Copper leapfrogged the pivotal $3 a pound level on Wednesday after a key gauge of the Chinese manufacturing sector, the world’s top consumer of the metal, showed new orders jumping to a nine-year high.
Copper for delivery in December trading on the Comex market in New York changed hands for $3.0415 a pound ($6,705 a tonne) in early afternoon trade, up 1.7% from Tuesday’s settlement.
Wednesday’s move brings gains for 2020 to 9.1% and 57% since the covid-19 lows struck in March. A fortnight ago, the bellwether metal reached the highest price since June 2018.
Capital Economics said China’s September PMI reading suggests that “the economy is now entering a period of above-trend growth, which is indisputably good news for the prices of commodities, particularly industrial metals.”
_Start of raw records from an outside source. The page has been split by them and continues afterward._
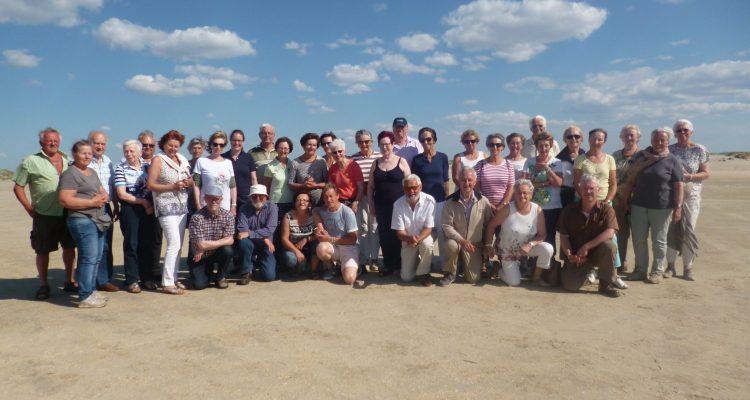Mai 2018: Studienreise Nordsee-Ostsee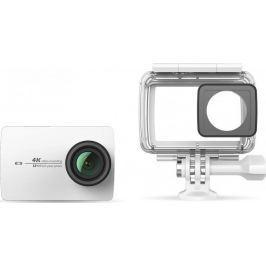 Yi 4K Action Camera 2 Waterproof Kit White
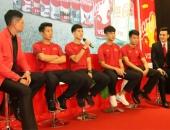 http://xahoi.com.vn/giac-mo-vang-chinh-phuc-world-cup-niem-tin-tiep-buoc-hanh-trinh-dai-300203.html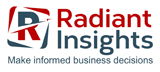 Raman Spectrophotometer Market Outlook, Size, Growth, Key Players, Trend Evaluation, Opportunity Analysis and Future Forecast; 2018-2023 By Radiant Insights, Inc 4
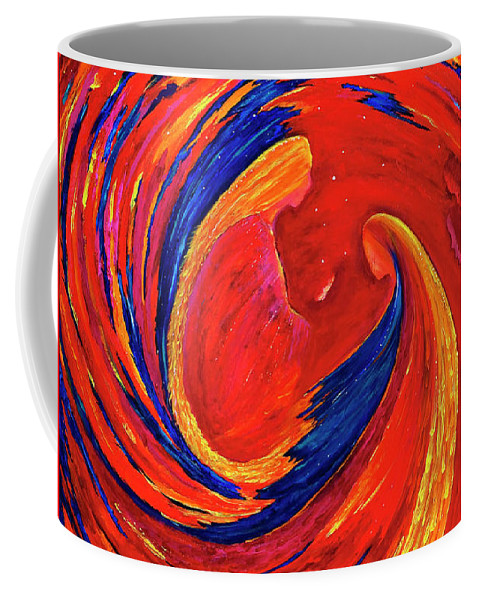 Divine Coffee Mug featuring the painting The Secret by Lily Nava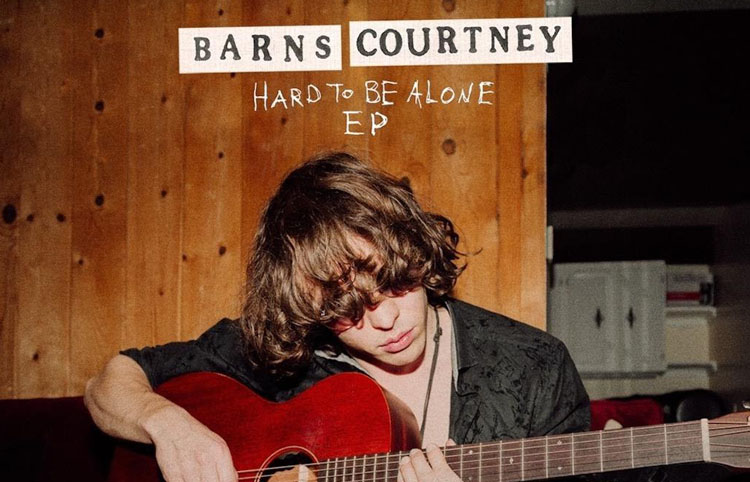 Barns Courtney, Music, New EP, Hard To Be Alone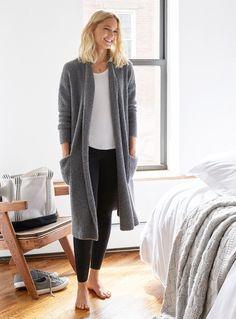 Long Boucle Cardigan & Comfy Black Leggings | Soft Leisure Collection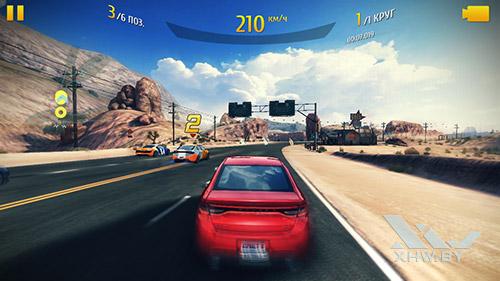 Игра Asphalt 8 на Samsung Galaxy J5 Prime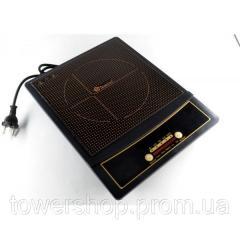 Индукционная электроплита DOMOTEC 2000 Ват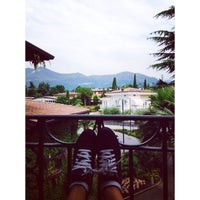 Photo taken at Hotel Bellerive by Alise K. on 6/18/2015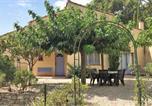 Location vacances Le Bosc - Aux Quatrefeuilles d'Oc - Villa Jasmin-4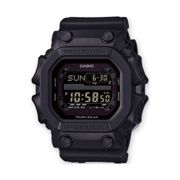 G-shock Gx-56bb-1er One Size Black
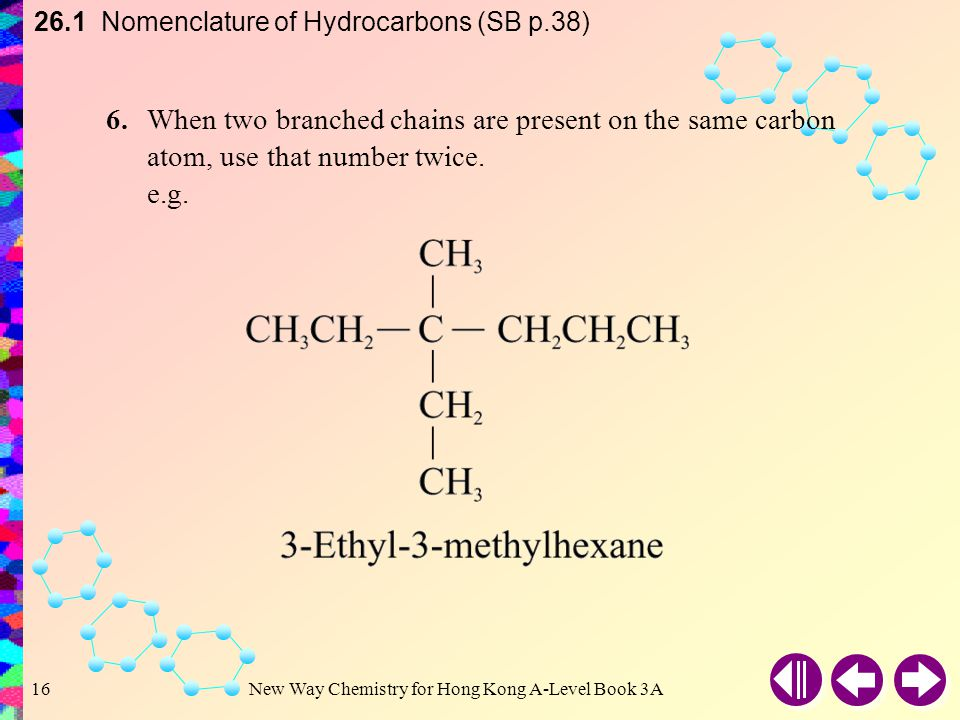 26.1 Nomenclature of Hydrocarbons (SB p.38)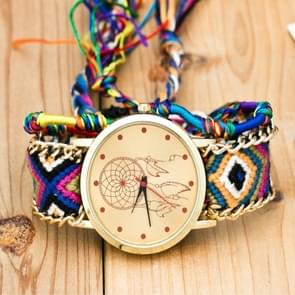 177 Ethnic Style Hand-woven Multi-color Belt Watch(9th color chase Dreamer (with a hand strap))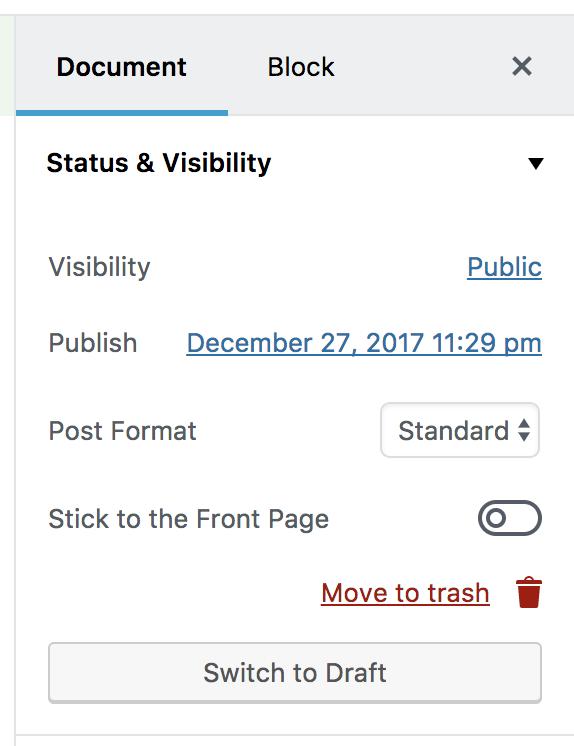 screen shot 2017-12-28 at 10 30 49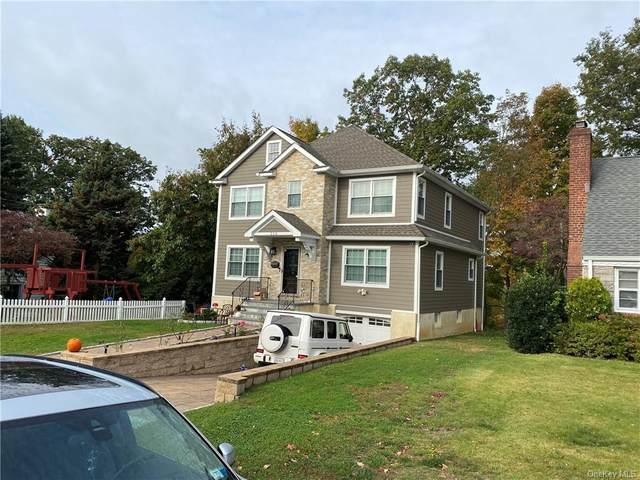 225 Park Drive, Eastchester, NY 10709 (MLS #H6078355) :: Nicole Burke, MBA | Charles Rutenberg Realty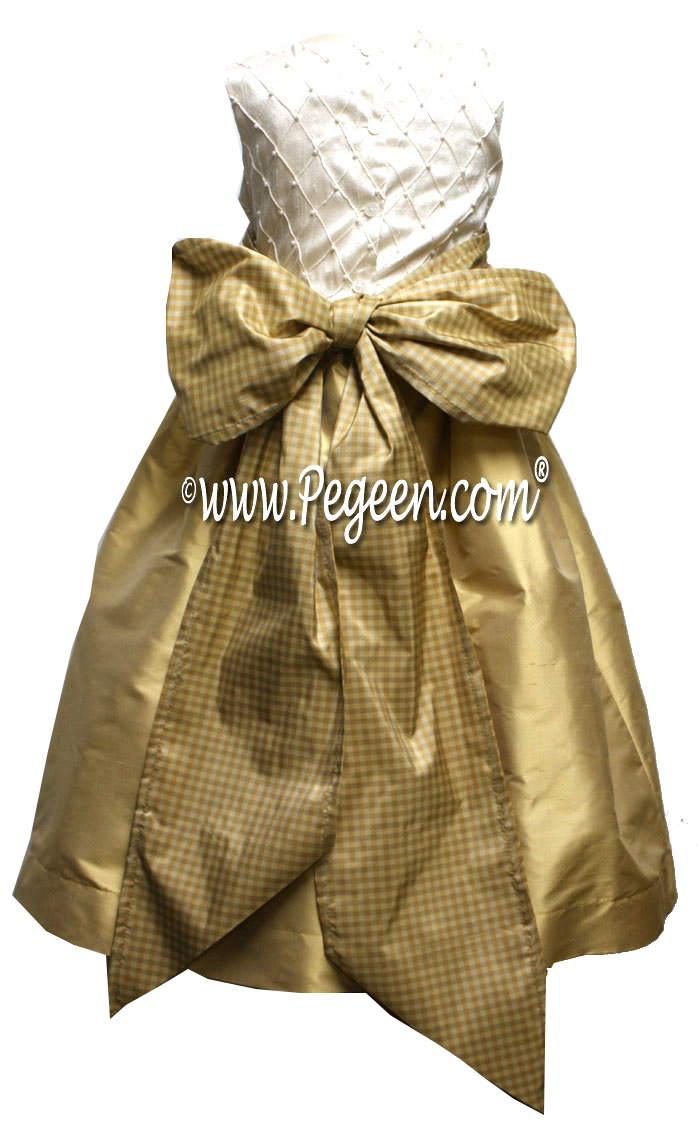 Gold Gingham Check Flower Girl Dresses Pegeen Couture Style 409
Beijing’s official manufacturing PMI jumped to a more than a two year high of 51.5 (a reading above 50 indicates expansion), up from 51.0 in August, while the survey by Caixin, which gives a clearer picture of activity outside the state-owned sector, came in at 53.
Caixin’s new orders subindex expanded at a rate not seen since early 2011, while new export business expanded at the fastest rate (54.8) since August 2017, which bodes well for a recovery in manufacturing in the rest of the world.
The Wall Street Journal reported a measure from Citigroup that tracks end uses of copper in the country in various sectors, including auto and appliance makers, showing the three-month average reaching its highest level since early in 2017.